Feb 28, 2010

In Afghanistan, U.S. seeks to fix a tattered system of justice

By Keith B. Richburg
Washington Post Staff Writer
Sunday, February 28, 2010; A09

KABUL -- Behind the combat troops and military trainers, alongside the aid workers and agriculture experts, come the lawyers.

U.S. State Department legal experts and contractors are fanning out across the capital and throughout the provinces, trying to build a functioning legal and correctional system in a broken country where justice is too often delayed, denied or nonexistent.

The widespread sentiment that there is no justice in Afghanistan is one of the principal causes of popular disillusionment with the government of President Hamid Karzai. The feeling has been exploited by the militant Taliban, which dispenses its own brutal version of summary justice in areas under its control.

The U.S.-led effort is already showing signs of having an impact. Near the end of a seven-month American training course for prosecutors and police officers, a prosecutor from Takhar province, Abdul Zaher, said: "In this country, Afghans are used to torturing suspects. In this course, we've learned to stop, because it's illegal. If we have a suspect in custody, we've learned how to treat him."

The problems here affect every level of the justice system, from police to courts to prisons.

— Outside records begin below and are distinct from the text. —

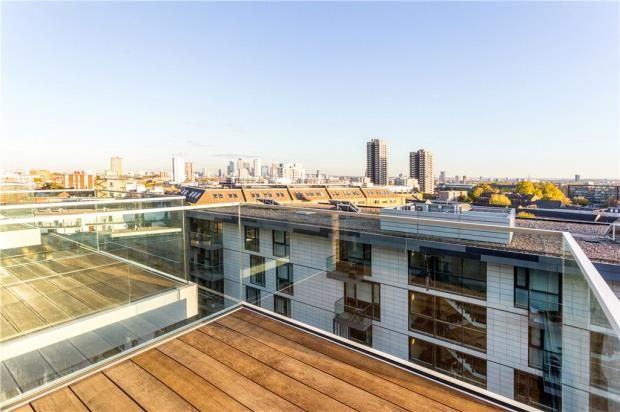Thumbnail Flat to rent in Perilla House, 1 Chaucer Gardens, London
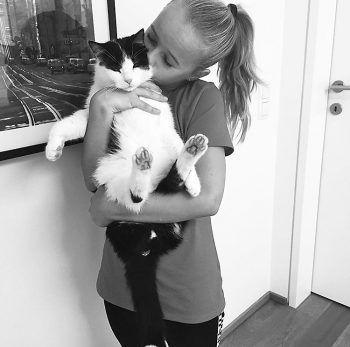 """<p class=""""caption"""">Alina mit ihrem geliebten Kater Felix.</p>"""
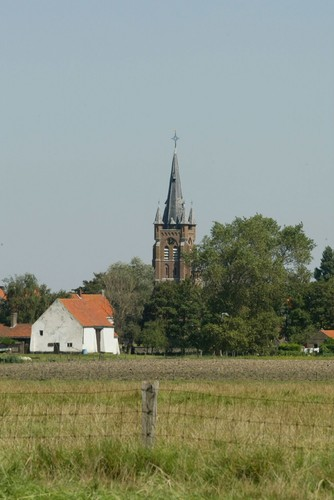 Gistel Snaaskerke Dorpsstraat zonder nummer parochiekerk Sint-Cornelius
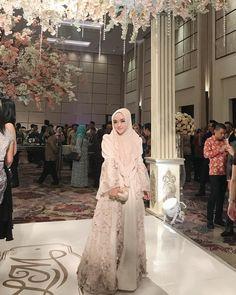 Kebaya Hijab, Victorian, Dresses, Fashion, Vestidos, Moda, Fasion, Dress, Gowns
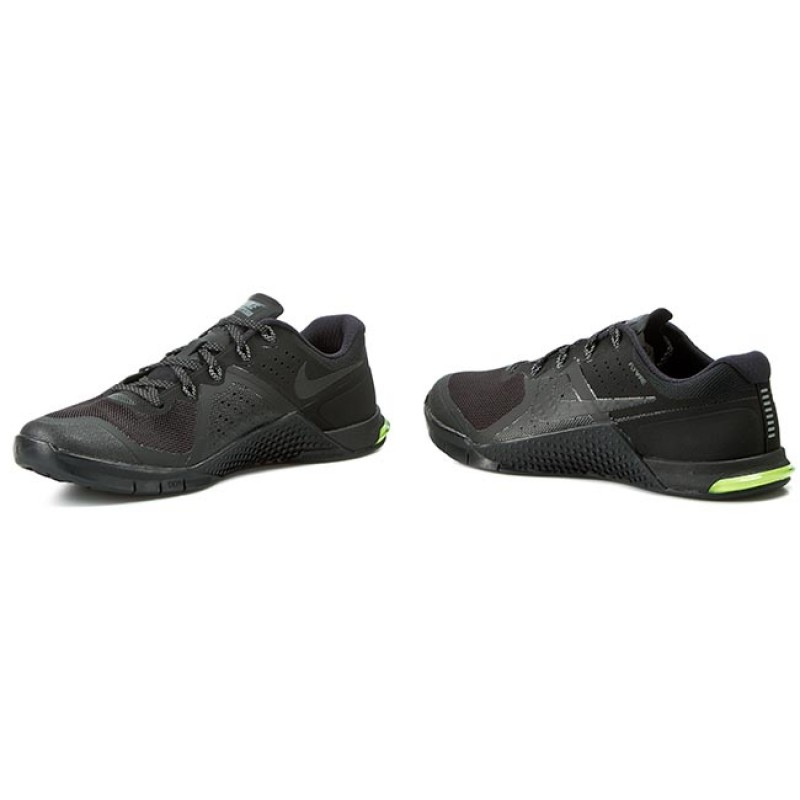 Shoes NIKE - Metcon 2 819899 007 Black/Black Cool/Grey Volt
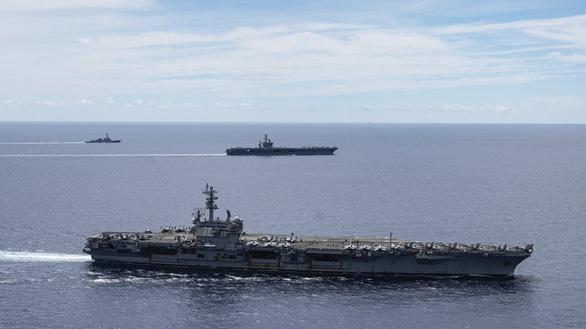 Tàu sân bay USS Ronald Reagan (trước) và tàu sân bay USS Nimitz của Hải quân Mỹ cùng các tàu chiến và máy bay dàn đội hình ở Biển Đông hôm 6-7 - Ảnh: AP/Hải quân Mỹ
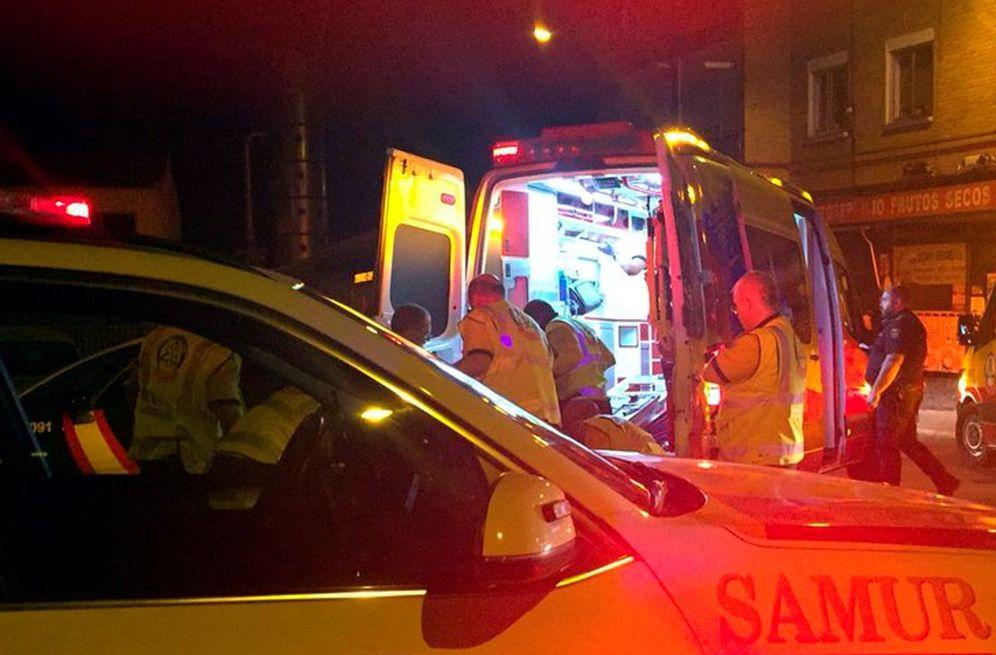 Foto: Foto de archivo de varios miembros del SAMUR asistiendo a heridos en un accidente en Madrid. (EFE)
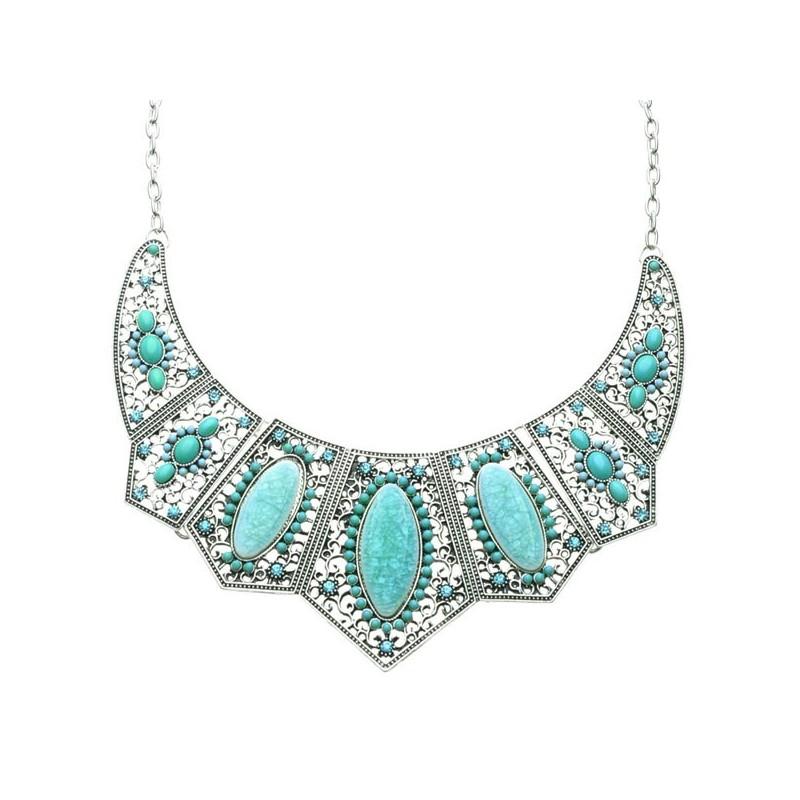 Collier pierres bleu clair à turquoise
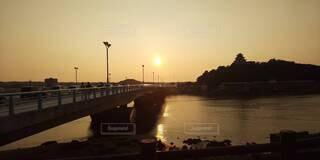 橋,絶景,太陽,夕焼け,夕暮れ,川,水面,街路灯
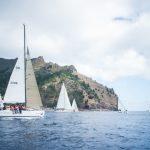 """Yate """"Odisea +"""" es el primero en llegar a Higuerillas en jornada de la regata Higuerillas - Robinson Crusoe"""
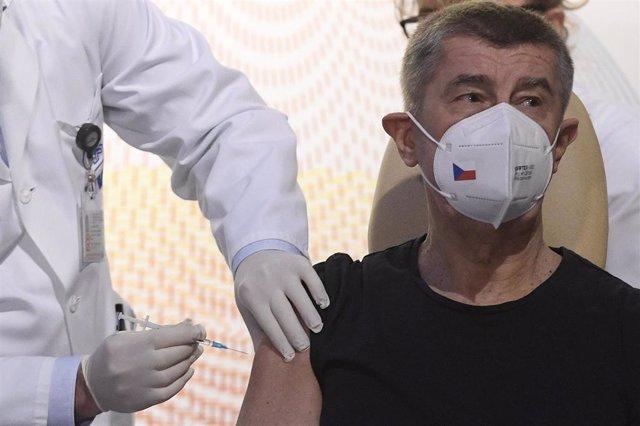 El primer ministro de República Checa, Andrej Babis, recibiendo la primera dosis de la vacuna contra la COVID-19.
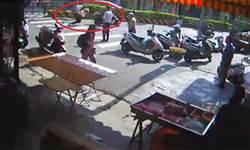 8旬婦疑搶快過馬路 遭撞送醫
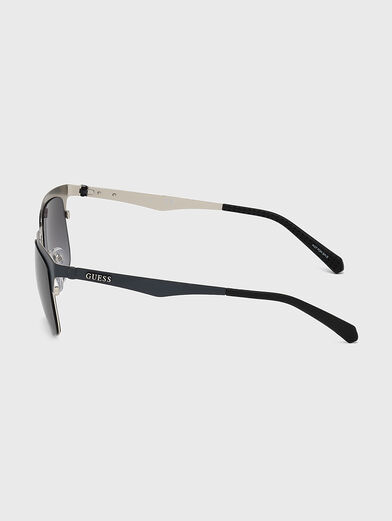 Sunglasses with accent frames - 2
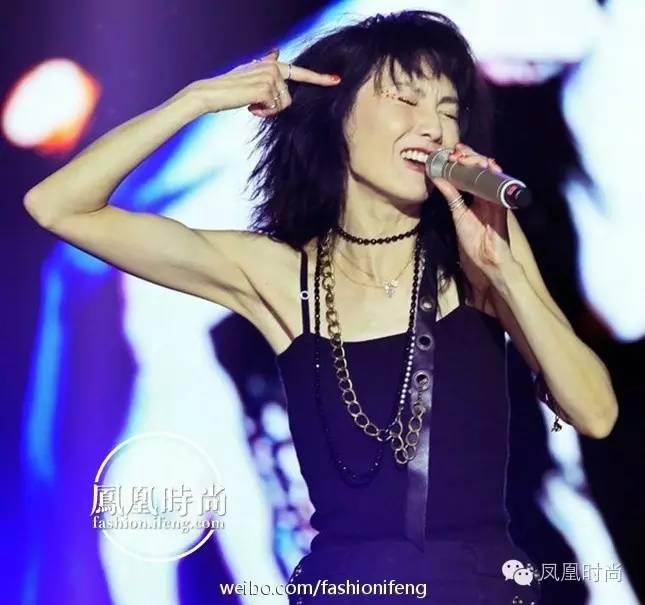 张曼玉发新曲还拍了护士MV?52岁还追梦的女和做爱性感性感少女鹿图片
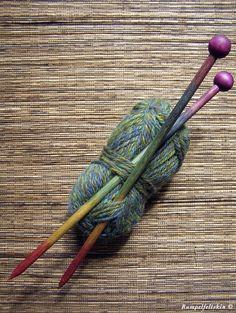 rainbow knitting needles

Because there are not enough attorneys, many arrested suspects are sentenced to prison without ever seeing a defense lawyer as required by the Afghan constitution. Many prisoners languish in jail past the time they can be legally held without a trial. Others have remained in prison for months after their sentences, because their cases fell between the cracks.

Some of the problems were on display during a recent court session at the country's main intelligence office, the National Security Directorate, which tries terrorism suspects. In a cramped room, the prosecutor read out the charges while one of the three judges talked on his cellphone and another sent text messages.

There was no computer, telephone or electricity. The prosecutor carried court documents in a green plastic shopping bag. Judge Abdul Baset Bakhtiari told one suspect he was being sentenced to six years in prison for belonging to the Taliban but said the man could appeal. The defendant angrily demanded a copy of the charges against him, and the judge burst out: "We don't have a photocopier! You want the judge to pay for this out of his own salary?"

Judges complain they have no equipment, no cars to travel to court, no government-issued phones and, most importantly, no security -- many are threatened, some have been kidnapped, others killed. Bakhtiari said that during a sensitive trial, he had to move his family to a hidden location for six months and take his children out of school.

"All of this causes injustice," Bakhtiari said. "Justice cannot be implemented in the country."

Nearly everyone agrees the system is awash in corruption. The wealthy, or those with connections, rarely face punishment. Judges and prosecutors -- whose salaries are barely $200 per month -- routinely accept payments to drop charges, lose case files or let suspects walk free.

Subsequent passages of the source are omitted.